TASK PROMPT →
Reproduce these lines verbatim, from the line containing "By looking at" up to and including the line containing "Looking at the picture, would", and nothing else.

--------------------------------

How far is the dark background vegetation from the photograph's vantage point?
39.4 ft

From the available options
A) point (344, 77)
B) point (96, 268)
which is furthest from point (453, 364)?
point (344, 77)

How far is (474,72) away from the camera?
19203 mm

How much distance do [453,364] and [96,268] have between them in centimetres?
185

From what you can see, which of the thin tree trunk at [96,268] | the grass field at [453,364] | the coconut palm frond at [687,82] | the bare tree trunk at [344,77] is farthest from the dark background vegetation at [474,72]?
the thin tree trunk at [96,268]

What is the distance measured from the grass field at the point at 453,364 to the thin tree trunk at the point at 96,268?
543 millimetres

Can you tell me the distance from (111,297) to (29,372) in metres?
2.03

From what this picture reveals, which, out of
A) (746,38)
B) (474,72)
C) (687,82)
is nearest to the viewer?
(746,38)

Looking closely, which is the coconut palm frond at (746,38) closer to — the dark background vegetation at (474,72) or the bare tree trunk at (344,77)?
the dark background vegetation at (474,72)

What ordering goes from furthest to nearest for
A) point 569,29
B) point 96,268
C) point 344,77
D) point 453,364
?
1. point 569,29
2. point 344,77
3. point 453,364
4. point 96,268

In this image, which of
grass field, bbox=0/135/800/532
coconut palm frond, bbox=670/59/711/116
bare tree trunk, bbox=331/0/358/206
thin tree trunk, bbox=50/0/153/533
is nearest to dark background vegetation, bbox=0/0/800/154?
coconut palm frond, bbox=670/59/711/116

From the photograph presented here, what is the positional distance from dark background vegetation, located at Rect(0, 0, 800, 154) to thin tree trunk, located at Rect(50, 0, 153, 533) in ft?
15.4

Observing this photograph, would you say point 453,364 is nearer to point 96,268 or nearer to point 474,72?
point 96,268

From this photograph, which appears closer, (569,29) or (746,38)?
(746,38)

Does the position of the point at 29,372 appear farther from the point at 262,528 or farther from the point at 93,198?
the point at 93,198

--------------------------------

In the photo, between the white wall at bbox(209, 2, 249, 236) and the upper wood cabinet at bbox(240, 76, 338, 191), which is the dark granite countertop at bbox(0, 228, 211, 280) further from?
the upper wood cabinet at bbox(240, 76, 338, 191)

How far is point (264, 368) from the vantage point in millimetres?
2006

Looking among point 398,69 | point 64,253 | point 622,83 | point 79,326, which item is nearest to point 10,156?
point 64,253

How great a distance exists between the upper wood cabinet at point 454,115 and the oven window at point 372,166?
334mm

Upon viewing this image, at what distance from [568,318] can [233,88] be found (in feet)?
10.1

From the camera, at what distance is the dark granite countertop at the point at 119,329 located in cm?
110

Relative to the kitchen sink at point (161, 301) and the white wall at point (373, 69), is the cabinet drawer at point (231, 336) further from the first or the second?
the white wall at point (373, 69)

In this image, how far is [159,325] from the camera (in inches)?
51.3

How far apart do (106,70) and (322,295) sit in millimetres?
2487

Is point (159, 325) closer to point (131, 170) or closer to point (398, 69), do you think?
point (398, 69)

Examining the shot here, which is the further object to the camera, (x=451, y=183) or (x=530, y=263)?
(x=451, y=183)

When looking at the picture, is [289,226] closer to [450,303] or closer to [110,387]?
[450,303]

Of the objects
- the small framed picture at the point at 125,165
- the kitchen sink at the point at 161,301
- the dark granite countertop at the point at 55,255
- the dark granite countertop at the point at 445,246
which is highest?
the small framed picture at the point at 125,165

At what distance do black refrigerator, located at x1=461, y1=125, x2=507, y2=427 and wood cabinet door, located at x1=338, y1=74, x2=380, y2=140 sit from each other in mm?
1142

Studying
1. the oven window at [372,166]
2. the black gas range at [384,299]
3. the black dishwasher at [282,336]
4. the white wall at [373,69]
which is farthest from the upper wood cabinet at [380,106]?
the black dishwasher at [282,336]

--------------------------------

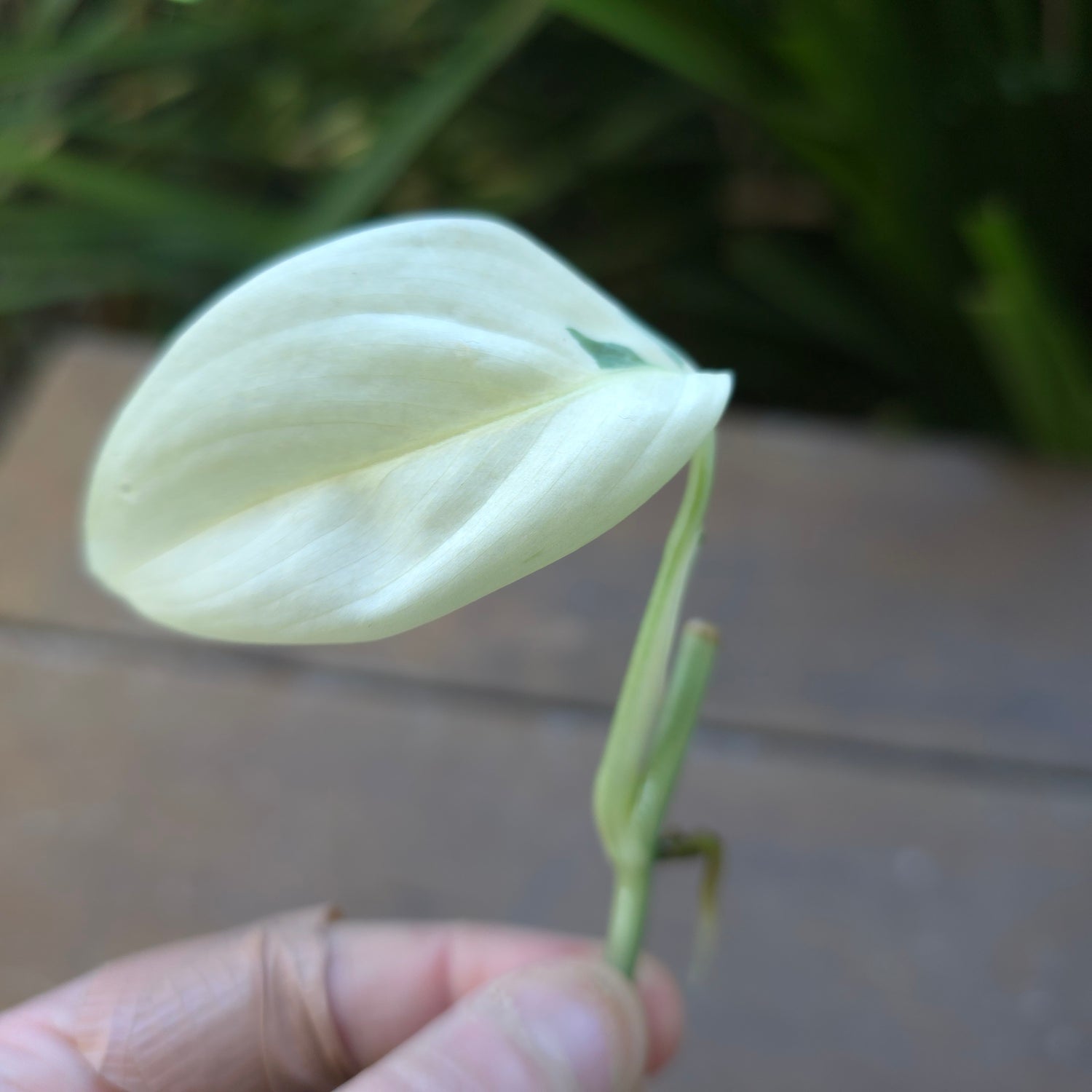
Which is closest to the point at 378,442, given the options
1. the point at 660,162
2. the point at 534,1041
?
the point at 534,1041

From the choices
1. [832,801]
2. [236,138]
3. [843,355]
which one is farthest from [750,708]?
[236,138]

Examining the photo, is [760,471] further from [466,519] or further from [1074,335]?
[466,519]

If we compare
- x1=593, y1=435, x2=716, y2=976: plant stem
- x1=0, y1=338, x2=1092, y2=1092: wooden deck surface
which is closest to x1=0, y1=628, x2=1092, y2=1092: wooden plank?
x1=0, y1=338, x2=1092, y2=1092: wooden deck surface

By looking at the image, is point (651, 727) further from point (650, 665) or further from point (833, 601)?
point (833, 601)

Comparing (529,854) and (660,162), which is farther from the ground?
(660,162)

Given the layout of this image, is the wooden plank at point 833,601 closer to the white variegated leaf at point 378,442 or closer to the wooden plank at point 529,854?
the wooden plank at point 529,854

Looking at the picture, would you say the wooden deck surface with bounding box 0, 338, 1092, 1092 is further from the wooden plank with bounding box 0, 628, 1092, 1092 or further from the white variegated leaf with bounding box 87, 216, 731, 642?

--------------------------------

SOLUTION BELOW →
By looking at the image, is point (651, 727) further from point (650, 665) or further from point (833, 601)?
point (833, 601)

Comparing (529,854) and (660,162), which is farther from the ground?
(660,162)

Given the layout of this image, is the wooden plank at point 833,601 closer to the white variegated leaf at point 378,442 or closer to the wooden plank at point 529,854?
the wooden plank at point 529,854

Looking at the picture, would you say the wooden deck surface with bounding box 0, 338, 1092, 1092 is further from the wooden plank with bounding box 0, 628, 1092, 1092 or further from the white variegated leaf with bounding box 87, 216, 731, 642?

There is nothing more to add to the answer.